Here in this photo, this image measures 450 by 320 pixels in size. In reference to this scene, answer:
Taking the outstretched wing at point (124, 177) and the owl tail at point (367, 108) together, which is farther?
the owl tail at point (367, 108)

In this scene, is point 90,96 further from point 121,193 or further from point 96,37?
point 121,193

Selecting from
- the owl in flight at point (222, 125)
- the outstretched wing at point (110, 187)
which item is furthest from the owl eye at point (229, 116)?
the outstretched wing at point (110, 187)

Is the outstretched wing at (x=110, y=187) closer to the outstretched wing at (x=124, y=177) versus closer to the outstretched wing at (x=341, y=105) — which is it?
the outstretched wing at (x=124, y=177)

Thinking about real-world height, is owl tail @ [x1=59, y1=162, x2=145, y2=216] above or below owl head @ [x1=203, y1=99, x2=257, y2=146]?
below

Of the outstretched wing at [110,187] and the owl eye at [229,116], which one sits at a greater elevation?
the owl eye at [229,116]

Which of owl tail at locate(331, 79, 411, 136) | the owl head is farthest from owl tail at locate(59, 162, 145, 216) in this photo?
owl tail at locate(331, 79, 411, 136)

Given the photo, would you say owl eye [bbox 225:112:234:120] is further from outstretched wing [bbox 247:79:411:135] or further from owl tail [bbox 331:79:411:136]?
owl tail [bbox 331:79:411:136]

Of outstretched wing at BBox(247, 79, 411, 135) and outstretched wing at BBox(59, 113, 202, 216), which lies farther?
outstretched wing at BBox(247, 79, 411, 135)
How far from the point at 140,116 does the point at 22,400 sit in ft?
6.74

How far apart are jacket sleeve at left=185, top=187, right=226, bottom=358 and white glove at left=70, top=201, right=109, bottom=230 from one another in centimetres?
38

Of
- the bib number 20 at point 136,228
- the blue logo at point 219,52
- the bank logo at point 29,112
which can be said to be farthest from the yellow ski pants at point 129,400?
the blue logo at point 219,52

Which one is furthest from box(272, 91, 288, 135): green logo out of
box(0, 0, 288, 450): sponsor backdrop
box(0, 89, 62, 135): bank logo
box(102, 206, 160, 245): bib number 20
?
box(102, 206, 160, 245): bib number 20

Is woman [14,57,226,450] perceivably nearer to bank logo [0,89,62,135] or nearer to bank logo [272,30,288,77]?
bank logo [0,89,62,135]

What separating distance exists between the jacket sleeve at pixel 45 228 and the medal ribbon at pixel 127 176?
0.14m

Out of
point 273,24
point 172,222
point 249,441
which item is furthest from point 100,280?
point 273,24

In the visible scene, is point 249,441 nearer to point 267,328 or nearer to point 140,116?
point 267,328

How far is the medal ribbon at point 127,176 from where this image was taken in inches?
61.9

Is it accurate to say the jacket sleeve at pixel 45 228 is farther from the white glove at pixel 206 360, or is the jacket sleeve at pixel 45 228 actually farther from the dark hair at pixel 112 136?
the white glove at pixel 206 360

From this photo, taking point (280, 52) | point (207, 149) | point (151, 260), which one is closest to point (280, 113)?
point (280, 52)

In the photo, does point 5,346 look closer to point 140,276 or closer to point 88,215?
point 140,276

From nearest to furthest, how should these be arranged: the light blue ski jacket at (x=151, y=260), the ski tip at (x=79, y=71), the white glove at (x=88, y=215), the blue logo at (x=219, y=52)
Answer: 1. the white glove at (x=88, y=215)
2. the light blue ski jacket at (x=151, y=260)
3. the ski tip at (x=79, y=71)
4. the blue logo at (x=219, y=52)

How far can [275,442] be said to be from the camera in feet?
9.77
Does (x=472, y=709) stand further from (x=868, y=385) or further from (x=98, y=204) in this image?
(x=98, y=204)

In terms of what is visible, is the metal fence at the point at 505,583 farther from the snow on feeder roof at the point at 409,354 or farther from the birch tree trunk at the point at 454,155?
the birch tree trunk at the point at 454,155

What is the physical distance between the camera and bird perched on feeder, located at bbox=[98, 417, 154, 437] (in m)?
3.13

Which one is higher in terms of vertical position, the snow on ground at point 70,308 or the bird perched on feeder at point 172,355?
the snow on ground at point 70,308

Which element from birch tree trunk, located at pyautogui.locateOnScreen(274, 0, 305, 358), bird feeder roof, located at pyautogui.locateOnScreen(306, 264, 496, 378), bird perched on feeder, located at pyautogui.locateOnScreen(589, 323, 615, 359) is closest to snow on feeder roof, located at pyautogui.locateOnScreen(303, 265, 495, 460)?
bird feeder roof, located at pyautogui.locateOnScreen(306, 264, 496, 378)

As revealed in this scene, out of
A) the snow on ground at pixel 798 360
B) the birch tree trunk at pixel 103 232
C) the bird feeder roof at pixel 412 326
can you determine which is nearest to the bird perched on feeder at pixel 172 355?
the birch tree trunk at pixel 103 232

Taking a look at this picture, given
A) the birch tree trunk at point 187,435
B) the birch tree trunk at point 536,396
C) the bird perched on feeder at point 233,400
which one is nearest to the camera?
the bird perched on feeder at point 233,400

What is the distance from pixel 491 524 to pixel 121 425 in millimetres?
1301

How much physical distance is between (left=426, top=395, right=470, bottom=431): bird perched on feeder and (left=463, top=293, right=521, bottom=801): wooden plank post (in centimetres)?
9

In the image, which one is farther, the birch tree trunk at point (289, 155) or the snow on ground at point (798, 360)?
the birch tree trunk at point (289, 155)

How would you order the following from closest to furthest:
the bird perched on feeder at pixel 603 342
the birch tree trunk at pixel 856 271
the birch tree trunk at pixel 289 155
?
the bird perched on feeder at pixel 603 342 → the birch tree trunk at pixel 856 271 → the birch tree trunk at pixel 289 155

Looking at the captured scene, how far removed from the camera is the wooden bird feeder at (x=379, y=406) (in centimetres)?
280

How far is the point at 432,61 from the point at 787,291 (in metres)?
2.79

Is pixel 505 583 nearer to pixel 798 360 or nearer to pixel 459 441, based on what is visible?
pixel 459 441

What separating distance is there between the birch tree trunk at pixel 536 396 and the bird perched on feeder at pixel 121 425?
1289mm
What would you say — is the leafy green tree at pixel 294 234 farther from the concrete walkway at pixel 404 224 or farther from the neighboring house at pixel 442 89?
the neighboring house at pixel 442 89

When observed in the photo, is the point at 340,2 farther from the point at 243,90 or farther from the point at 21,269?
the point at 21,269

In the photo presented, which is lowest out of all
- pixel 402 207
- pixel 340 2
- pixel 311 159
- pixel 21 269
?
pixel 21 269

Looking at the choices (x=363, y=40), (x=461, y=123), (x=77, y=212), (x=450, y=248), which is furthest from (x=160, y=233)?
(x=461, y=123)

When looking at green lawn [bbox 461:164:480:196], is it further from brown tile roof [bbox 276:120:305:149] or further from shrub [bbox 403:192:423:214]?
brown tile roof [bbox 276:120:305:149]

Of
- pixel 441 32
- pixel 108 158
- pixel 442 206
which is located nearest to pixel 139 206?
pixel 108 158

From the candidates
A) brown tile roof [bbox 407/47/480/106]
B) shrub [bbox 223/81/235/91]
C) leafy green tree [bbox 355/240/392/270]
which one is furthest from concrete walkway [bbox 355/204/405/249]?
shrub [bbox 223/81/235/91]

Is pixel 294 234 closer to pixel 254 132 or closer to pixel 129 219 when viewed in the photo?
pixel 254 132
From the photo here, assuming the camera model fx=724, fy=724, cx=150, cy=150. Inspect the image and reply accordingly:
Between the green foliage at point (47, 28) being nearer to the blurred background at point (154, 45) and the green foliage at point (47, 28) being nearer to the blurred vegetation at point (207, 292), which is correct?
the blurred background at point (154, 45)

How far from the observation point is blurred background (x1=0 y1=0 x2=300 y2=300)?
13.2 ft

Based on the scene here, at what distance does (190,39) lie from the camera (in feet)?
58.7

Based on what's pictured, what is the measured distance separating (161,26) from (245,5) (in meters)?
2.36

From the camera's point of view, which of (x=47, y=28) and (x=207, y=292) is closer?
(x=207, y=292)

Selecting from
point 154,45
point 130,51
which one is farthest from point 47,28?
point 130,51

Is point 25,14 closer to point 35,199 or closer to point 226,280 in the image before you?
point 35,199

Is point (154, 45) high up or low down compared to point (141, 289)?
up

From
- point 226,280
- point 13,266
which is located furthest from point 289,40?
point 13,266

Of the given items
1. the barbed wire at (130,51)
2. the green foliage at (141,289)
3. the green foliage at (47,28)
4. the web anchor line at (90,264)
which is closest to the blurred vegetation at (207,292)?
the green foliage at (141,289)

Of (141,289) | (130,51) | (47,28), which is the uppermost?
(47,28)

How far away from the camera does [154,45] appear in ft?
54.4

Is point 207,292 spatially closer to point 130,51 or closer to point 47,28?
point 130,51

* * * * * * * * *

■ **Ваши указания**
Выведите нумерованным списком строки листинга от строки с «Based on what's» до конца листинга включительно. Пустые строки не включайте.

■ **Результат задания**
1. Based on what's pictured, what is the measured distance separating (161,26) from (245,5) (in meters)?
2. 2.36
3. From the camera's point of view, which of (x=47, y=28) and (x=207, y=292) is closer?
4. (x=207, y=292)
5. Selecting from
6. point 154,45
7. point 130,51
8. which one is farthest from point 47,28?
9. point 130,51
10. Is point 25,14 closer to point 35,199 or closer to point 226,280 in the image before you?
11. point 35,199
12. Is point (154, 45) high up or low down compared to point (141, 289)?
13. up
14. From
15. - point 226,280
16. - point 13,266
17. which is located furthest from point 289,40?
18. point 13,266
19. Of the given items
20. 1. the barbed wire at (130,51)
21. 2. the green foliage at (141,289)
22. 3. the green foliage at (47,28)
23. 4. the web anchor line at (90,264)
24. which is closest to the blurred vegetation at (207,292)?
25. the green foliage at (141,289)
26. Of (141,289) | (130,51) | (47,28), which is the uppermost?
27. (47,28)
28. How far away from the camera does [154,45] appear in ft?
29. 54.4
30. Is point 207,292 spatially closer to point 130,51 or closer to point 47,28?
31. point 130,51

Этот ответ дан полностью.